You are viewing the RapidMiner Radoop documentation for version 9.10 - Check here for latest version
What's new in RapidMiner Radoop 9.10
Radoop now supports RapidMiner Studio's connection framework, making collaboration and deployment of Radoop processes a breeze. We also added some quality of life improvements for connection testing and troubleshooting.
New Radoop connections
Radoop connections can now be exported as connection objects and saved in a project or repository.
This one way export enables connection managers and administrators to create, validate, then share a connection with all users of a project or an AI Hub repository.
Due to the complexity of creating/importing a Radoop connection using a Cluster Manager, we decided to keep the existing Manage Radoop Connections interface for administrators and connection managers. The expected workflow is that administrators use the Manage Radoop Connections interface to create, configure and test the Radoop connections, then export them to all the projects and repositories where users will need it. Users can then take it from there using the new Radoop connection objects to create Radoop processes and execute them on Hadoop clusters.

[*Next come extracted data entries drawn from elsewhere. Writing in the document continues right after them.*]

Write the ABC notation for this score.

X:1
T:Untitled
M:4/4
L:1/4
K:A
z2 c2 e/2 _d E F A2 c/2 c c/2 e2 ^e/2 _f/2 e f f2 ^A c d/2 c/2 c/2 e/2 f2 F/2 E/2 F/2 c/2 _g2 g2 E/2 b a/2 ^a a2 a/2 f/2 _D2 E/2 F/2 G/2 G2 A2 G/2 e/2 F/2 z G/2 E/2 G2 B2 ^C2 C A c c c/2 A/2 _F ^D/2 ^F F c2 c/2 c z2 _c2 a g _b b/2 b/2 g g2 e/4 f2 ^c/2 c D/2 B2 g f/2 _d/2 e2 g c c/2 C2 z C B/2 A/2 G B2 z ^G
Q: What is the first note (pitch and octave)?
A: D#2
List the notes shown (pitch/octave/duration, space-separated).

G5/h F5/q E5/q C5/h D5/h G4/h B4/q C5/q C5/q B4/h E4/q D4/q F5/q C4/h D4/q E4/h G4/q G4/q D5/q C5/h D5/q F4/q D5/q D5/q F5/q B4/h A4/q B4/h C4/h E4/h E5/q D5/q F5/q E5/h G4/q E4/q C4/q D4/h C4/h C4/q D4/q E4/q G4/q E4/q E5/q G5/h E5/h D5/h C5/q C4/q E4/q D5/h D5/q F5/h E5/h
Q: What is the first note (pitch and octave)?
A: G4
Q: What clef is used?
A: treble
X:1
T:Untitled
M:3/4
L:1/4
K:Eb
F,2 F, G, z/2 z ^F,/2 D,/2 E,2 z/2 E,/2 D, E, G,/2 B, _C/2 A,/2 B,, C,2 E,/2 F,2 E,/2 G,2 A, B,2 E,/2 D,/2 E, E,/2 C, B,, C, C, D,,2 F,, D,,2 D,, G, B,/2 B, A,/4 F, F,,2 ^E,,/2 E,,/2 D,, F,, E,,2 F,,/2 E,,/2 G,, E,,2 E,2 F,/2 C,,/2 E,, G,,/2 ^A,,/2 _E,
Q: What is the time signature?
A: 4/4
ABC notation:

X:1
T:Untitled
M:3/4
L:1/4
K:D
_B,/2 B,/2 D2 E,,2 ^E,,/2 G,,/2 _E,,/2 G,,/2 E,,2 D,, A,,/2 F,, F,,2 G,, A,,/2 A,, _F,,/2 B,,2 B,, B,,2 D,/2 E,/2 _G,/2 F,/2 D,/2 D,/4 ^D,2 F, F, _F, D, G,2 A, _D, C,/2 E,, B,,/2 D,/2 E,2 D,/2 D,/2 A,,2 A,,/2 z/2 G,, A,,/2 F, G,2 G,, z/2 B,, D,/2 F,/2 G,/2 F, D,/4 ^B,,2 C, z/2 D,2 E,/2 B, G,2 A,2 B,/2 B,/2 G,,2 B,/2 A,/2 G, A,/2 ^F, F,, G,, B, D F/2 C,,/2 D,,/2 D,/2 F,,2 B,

Radoop Connection Test operator
Run your Radoop connection tests and log collection straight from a RapidMiner process, making connection troubleshooting very easy in RapidMiner AI Hub executions.
Radoop was always equipped with extensive connection testing functionality in RapidMiner Studio, as we know that getting a Radoop connection to work properly is the hardest part of the Radoop journey. We have now extended this convenience also to AI Hub executions by adding the Radoop Connection Test operator. You can select the right test set, and can conveniently write connection test logs into your project or repository for easy retrieval even in secure AI Hub environments.
Cluster-side custom Python environments in Spark script execution
Running Python code in a Spark environment is a very powerful tool, especially when combined with Radoop's code-free approach. It is very important that these Python scripts run with their own specific set of dependencies, with the correct version, to ensure they work, and they produce the expected output. This becomes especially tricky when multiple users work on the same Spark cluster and each of them want to run Python using their own set of dependencies.
In this release, we made sure it is quite easy to run Python code on Spark using the Spark Script operator that uses an isolated set of dependencies, that can be controlled on Radoop Nest, or Spark Script operator level. It involves packaging and uploading the whole Python environment (likely created on a cluster edge node using Anaconda) and uploading it to HDFS, then referencing it with the right advanced parameters for execution. Check out the Spark Script operator description for more details.